Genetics and Epigenetics of Bone Remodeling and Metabolic Bone Diseases

Abstract

Bone metabolism consists of a balance between bone formation and bone resorption, which is mediated by osteoblast and osteoclast activity, respectively. In order to ensure bone plasticity, the bone remodeling process needs to function properly. Mesenchymal stem cells differentiate into the osteoblast lineage by activating different signaling pathways, including transforming growth factor β (TGF-β)/bone morphogenic protein (BMP) and the Wingless/Int-1 (Wnt)/β-catenin pathways. Recent data indicate that bone remodeling processes are also epigenetically regulated by DNA methylation, histone post-translational modifications, and non-coding RNA expressions, such as micro-RNAs, long non-coding RNAs, and circular RNAs. Mutations and dysfunctions in pathways regulating the osteoblast differentiation might influence the bone remodeling process, ultimately leading to a large variety of metabolic bone diseases. In this review, we aim to summarize and describe the genetics and epigenetics of the bone remodeling process. Moreover, the current findings behind the genetics of metabolic bone diseases are also reported.

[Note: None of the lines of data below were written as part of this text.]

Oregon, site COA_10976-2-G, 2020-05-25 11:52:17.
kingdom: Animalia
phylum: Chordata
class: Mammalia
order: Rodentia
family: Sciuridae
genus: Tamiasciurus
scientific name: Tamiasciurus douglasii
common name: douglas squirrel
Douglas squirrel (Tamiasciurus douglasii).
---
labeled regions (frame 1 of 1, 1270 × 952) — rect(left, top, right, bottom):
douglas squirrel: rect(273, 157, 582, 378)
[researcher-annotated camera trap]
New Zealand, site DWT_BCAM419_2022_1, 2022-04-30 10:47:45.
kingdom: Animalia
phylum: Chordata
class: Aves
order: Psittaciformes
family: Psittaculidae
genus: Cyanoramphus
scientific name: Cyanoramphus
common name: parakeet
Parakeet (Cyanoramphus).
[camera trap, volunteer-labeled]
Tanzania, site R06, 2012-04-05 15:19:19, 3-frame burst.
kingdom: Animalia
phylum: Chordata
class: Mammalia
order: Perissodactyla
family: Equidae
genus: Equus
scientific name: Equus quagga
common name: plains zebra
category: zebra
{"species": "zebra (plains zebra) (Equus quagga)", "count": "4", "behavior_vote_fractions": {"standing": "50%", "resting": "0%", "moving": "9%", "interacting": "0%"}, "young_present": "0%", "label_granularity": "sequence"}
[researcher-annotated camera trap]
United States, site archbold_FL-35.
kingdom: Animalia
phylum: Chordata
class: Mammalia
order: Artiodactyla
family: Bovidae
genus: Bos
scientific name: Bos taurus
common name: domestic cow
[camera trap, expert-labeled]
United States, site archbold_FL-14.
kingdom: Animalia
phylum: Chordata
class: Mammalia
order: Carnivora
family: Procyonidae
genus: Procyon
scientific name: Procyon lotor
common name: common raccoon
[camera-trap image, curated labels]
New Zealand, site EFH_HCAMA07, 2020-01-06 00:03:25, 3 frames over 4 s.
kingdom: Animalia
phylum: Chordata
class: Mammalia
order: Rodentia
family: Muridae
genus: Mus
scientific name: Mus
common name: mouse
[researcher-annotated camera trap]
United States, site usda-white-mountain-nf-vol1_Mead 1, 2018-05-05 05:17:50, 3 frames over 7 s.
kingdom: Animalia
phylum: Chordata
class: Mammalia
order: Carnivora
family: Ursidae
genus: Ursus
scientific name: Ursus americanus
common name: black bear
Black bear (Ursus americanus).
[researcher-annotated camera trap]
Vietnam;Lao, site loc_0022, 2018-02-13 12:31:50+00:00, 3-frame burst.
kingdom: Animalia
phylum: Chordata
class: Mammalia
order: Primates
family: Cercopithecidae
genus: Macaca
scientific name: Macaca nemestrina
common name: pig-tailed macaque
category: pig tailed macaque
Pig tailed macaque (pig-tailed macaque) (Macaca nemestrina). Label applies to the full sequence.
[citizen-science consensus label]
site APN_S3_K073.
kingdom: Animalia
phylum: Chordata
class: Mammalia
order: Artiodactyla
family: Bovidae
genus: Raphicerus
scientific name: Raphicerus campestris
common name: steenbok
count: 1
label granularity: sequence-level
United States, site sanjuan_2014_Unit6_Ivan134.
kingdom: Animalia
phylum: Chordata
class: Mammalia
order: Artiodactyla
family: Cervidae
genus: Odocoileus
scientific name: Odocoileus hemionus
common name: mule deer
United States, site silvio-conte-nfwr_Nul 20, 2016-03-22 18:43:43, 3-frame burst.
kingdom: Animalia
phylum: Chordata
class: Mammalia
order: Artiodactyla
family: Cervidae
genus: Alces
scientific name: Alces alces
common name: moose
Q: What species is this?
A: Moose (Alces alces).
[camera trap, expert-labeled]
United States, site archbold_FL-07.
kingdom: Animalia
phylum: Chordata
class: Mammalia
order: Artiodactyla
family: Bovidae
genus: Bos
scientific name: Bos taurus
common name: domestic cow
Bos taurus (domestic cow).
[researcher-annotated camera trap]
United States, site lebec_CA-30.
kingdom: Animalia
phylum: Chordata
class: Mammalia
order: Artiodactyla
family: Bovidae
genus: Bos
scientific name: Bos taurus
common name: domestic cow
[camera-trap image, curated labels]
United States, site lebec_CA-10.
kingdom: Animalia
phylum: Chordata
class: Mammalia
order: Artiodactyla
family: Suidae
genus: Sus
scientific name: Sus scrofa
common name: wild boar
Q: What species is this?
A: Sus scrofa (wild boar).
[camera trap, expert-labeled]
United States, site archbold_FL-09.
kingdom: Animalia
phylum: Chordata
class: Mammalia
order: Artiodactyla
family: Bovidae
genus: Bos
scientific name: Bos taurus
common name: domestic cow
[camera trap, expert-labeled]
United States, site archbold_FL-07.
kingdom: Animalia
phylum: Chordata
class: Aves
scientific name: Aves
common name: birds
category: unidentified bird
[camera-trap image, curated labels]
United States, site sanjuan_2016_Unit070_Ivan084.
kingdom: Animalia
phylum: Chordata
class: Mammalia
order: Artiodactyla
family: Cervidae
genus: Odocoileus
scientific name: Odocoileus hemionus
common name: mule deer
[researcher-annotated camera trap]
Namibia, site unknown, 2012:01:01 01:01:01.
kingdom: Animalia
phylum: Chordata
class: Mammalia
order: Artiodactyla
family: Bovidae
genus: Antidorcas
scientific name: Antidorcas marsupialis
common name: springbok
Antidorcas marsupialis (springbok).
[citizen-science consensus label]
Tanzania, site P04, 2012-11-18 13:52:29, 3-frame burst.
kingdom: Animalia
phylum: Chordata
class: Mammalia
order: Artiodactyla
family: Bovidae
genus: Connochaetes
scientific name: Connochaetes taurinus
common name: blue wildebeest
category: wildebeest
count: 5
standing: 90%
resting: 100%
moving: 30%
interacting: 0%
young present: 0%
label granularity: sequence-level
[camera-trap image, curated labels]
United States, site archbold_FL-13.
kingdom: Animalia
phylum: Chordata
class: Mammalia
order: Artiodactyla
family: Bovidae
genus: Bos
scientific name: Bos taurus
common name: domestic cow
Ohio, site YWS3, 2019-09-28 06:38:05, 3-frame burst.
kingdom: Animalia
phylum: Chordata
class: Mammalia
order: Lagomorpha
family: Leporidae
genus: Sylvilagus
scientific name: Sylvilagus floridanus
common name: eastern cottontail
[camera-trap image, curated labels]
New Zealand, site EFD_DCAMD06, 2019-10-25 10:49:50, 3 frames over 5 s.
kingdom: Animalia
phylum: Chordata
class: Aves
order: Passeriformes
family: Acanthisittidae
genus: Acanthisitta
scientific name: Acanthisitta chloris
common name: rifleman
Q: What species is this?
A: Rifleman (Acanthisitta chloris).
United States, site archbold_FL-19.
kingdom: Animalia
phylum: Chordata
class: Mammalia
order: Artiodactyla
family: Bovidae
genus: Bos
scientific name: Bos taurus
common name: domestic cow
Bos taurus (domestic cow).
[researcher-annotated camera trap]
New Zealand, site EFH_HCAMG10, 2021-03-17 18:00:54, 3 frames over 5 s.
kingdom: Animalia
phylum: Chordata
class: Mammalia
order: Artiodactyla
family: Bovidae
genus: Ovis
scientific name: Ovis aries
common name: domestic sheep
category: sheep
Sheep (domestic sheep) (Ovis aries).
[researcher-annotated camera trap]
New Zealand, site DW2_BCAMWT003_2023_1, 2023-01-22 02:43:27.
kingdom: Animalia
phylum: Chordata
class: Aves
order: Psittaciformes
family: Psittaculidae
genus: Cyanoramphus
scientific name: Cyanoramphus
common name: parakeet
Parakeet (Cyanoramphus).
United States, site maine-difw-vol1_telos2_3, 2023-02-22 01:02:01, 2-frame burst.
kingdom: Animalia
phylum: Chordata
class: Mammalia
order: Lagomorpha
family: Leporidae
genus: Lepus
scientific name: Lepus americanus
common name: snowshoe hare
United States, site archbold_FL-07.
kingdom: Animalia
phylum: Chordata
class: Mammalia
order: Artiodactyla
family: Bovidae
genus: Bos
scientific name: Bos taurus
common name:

Keywords: DNA methylation; bone disease; bone formation; bone morphogenic protein; bone remodeling; histone post-translational modifications; long non-coding RNA; metabolic bone disease; microRNA; non-coding RNA; osteogenesis.

Figure 1

Schematic illustration of the Wingless/Int-1 (Wnt) signaling pathway. The Wnt signaling pathway and its components reported to be mutated in metabolic bone disease are reported. Activation of the canonical Wnt pathway leads to an increase in bone mass. Wnt ligands interact with co-receptor LRP5/6 and frizzled (FZD) to activate the Wnt signaling pathway. The inhibition of Wnt signaling is mediated by extracellular factors, such as sclerostin (SOST) and Dickkopf-related protein 1 (DKK-1) and leads to bone mass decrease. DKK-1 binds to the LRP5/6 co-receptor, thereby preventing activation by Wnt ligands. Inhibitory transmembrane protein LRP4, which is a SOST-interacting protein, is recruited and the Kremen proteins, which are high-affinity DKK-1 receptors, cooperate with DKK-1 to decrease Wnt signaling. In addition, secreted frizzled-related protein (SFRP) inhibits the canonical Wnt pathway by sequestering Wnt ligands. Mutations in Wnt signaling components result in pathway activation/inhibition. For example, loss-of-function mutations affecting SOST and LRP4 lead to Wnt pathway activation causing bone tissue sclerosteosis, as well as loss-of-function mutations of LRP5 and the WNT1 ligand result in Wnt signaling pathway inhibition leading to osteoporosis disorders.